If someone could look into our dreams and paint what they see, I'm sure that would be artist Eric Fortune. Creating beautiful worlds using acrylic on watercolor paper, Fortune has his heroes and heroines jumping off bridges and wading through murky water. Look closely at some of his paintings and you'll even notice something slightly off – sliced body parts. Fortune describes these as “a kind of a metaphor for pain or hardship…manifested physically.”
In fact, Fortune's mysterious paintings are filled with stories about our relationship within ourselves and between others.

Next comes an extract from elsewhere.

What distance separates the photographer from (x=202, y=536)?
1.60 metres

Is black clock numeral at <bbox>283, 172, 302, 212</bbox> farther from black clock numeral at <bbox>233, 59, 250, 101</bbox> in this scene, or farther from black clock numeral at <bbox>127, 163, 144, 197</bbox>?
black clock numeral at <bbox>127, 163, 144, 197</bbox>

They're about the challenges we strive to overcome and the hardships we daringly face.
His art has been described as “quiet yet dynamic, and seasoned with a touch of surrealism that takes us to captivating places, beyond our everyday experience but filled with truth…They are characters wrapped in their own worlds.”
What's Fortune's creative process like? “I paint with acrylics watered down with…..water. I apply it in very thin washes, in a very watercolor based technique with some glazing and some scumbling here and there,” he says, “Early in the painting I tend to do large wet on wet washes to establish a general tone and value in the piece. It takes many layers of paint to build up the desired affect. If I make a mistake and have to paint over an area the opaque acrylic looks very different from the rest of the transparent washes. So I have to be very careful. I’m still playing around with how much opaque paint I may want to have in the future. I try to plan out most of the painting. However, I also try to leave room for some spontaneity.”
Having graduated school with a BFA in Illustration, Fortune tends to like illustrators that create art which resonates with his own. Even within the genre of art that he's showing in, the “Lowbrow” or “Pop Surrealist” scene, his favorite artists tend to be former illustrators. As he explains, they're “not just artists with highly technical attributes. But artists whose work evokes an emotional response or some a sense of wonder that pulls you in and let’s you fill in the blanks of some unreal narrative.”